KDE Turns 20, Happy Birthday! (softpedia.com)
prisoninmate writes from Softpedia: Can you believe it's been 20 years since the KDE (Kool Desktop Environment) was announced on the 14th of October, 1996, by project founder Matthias Ettrich? Well, it has, and today we'd like to say a happy 20th birthday to KDE! "On October 14, KDE celebrates its 20th birthday. The project that started as a desktop environment for Unix systems, today is a community that incubates ideas and projects which go far beyond desktop technologies. Your support is very important for our community to remain active and strong," reads the timeline page prepared by the KDE project for this event. Feel free to share your KDE experiences in a comment below! You can read the announcement "that started the revolution of the modern Linux desktop," as well as view the timeline "prepared by the KDE team for this unique occasion."
Great to see KDE and its improvements over the years. If you want to give KDE a go then I suggest trying KDE neon. You get the latest KDE on top of the stability of Ubuntu LTS. https://neon.kde.org/
I remember compiling KDE 2.0 on a Sparcstation 5 when I was an intern. Solaris came with CDE, which is a POS. Took several days to compile and resulted in a poorly performing DE, but no longer suffering from the ugly unfriendly CDE :)
Been using KDE since before 1.0 came out on x86 though. Man, what an upgrade over things like fvwm it was.
Now the developers seem to have lost their way a bit. Currently I'm on some frankenstein mixup of kde4 and kde5 with bits and pieces missing or inaccessible. And still barely different from KDE3.x. Sure, they created a lot of stuff like "activities". Still don't know what those are though...
This is your sig. There are thousands more, but this one is yours.
Happy birthday KDE. I know we haven't seen each other much the last few years, sorry about that, but when you went all "pretty" with KDE4 it was like you were snubbing people like me who just wanted a functional desktop and had found that in you. I am mostly with OS X these days, I know she is a primadona and we don't have what I had with you back in the KDE 3 days, so I'll always reminisce those times...
Best wishes.
Violence is the last refuge of the incompetent. Polar Scope Align for iOS
I was always sniffy about KDE from way back when it was built using a non-free version of Qt. Recently I have found myself getting so annoyed by GNOME Shell that I decided to give it a try.

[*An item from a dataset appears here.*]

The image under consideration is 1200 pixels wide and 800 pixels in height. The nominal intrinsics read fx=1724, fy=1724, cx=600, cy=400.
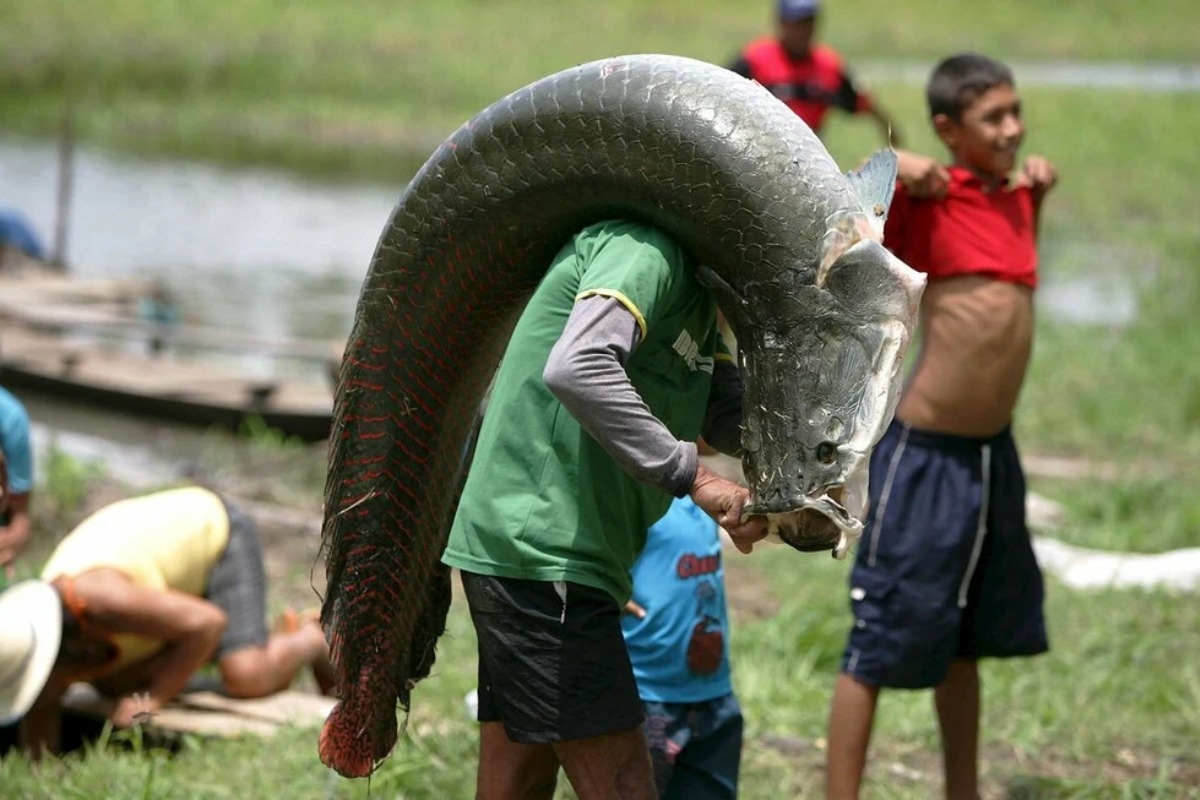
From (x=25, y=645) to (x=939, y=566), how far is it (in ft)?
7.95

What do you know? I really like it. It looks great and can be configured to work more or less how I like it. I think it might be a keeper.
This is whatever version of KDE comes with Debian Jessie.

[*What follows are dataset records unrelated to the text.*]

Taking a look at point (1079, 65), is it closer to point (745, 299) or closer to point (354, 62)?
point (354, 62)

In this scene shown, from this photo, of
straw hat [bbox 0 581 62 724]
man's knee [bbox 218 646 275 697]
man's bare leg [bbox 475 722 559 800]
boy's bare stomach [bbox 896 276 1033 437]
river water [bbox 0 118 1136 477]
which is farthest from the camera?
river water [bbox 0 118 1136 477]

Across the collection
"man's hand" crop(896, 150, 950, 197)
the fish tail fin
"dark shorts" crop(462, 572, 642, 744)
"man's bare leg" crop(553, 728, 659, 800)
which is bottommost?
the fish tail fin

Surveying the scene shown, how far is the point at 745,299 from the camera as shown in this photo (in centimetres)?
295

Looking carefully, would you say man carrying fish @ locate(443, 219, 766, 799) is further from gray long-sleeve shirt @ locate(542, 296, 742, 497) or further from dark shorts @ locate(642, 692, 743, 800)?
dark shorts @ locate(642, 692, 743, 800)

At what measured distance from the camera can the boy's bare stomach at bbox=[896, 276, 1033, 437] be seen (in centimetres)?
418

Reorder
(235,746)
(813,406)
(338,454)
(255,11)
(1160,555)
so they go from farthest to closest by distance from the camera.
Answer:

As a Qt developer, I've used(and developed for) KDE extensively. Although my primary DE is fluxbox, I always recommend KDE for a beginner and IMO it is the best Linux DE. Sucks that it too is following Gnome wrt eye-candy something fluxbox can't and won't do.

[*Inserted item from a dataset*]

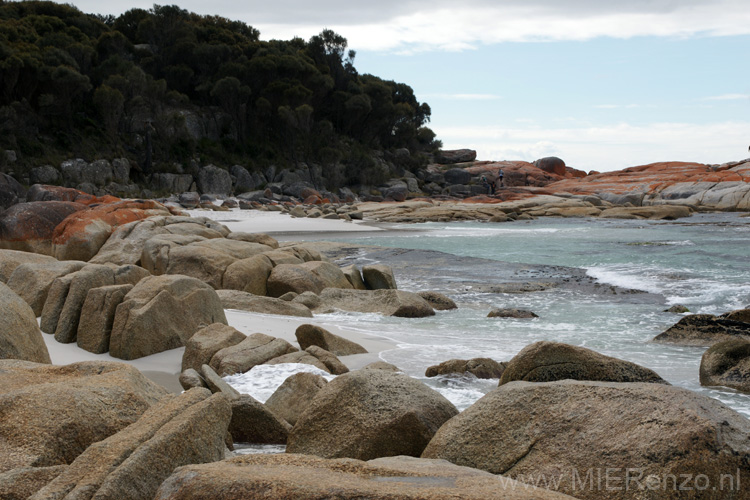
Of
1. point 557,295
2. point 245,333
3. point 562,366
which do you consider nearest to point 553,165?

The problem is investment in old software and hardware drivers is often obsoleted by Apple without consideration. Have an old copy of Adobe? On Windows, it'll probably run forever. On Mac, you're fucked. It won't run on Linux (properly), but at least supporting open source alternatives indefinitely is possible. How about old hardware? I have an ancient Creative EMU 0404 USB audio interface with two XLR inputs. After El Capitan, forget about that old (64bit intel!) driver still working. On Linux or Windows? No problem. It'll probably run as long as the thing still works.
From a hardware standpoint on the Mac line, Apple is flailing. Mac Pros are generations behind. The iMacs and Macbook Pros are supposed to be for film editors and photography / design creatives, but don't even ship with 10bit color HDR LCD panels. They lock you into hardware configurations that are next to impossible to upgrade out of. And give no flexibility to support common pro applications. It's Apple's way or the highway. I mean, why not buy Final Cut Pro X and Logic? Who needs that stuff the whole rest of the world has standardized on already.
I like MacOS. It's pretty good. There's bash and python and what I don't get out of the box I can add with homebrew. And there are some commercial apps I'm absolutely dependent on still, which I wouldn't have with Linux. In particular, Scrivener, MS Office, and Adobe. But if I have to buy these things again - particularly Adobe, Linux and Windows here I come. Lack of Adobe plugin availability on Mac is a real downer.
Apple is so focused on selling iPhones and iPads, they simply don't care about customer needs any more. It can be a damn nightmare to get real work done.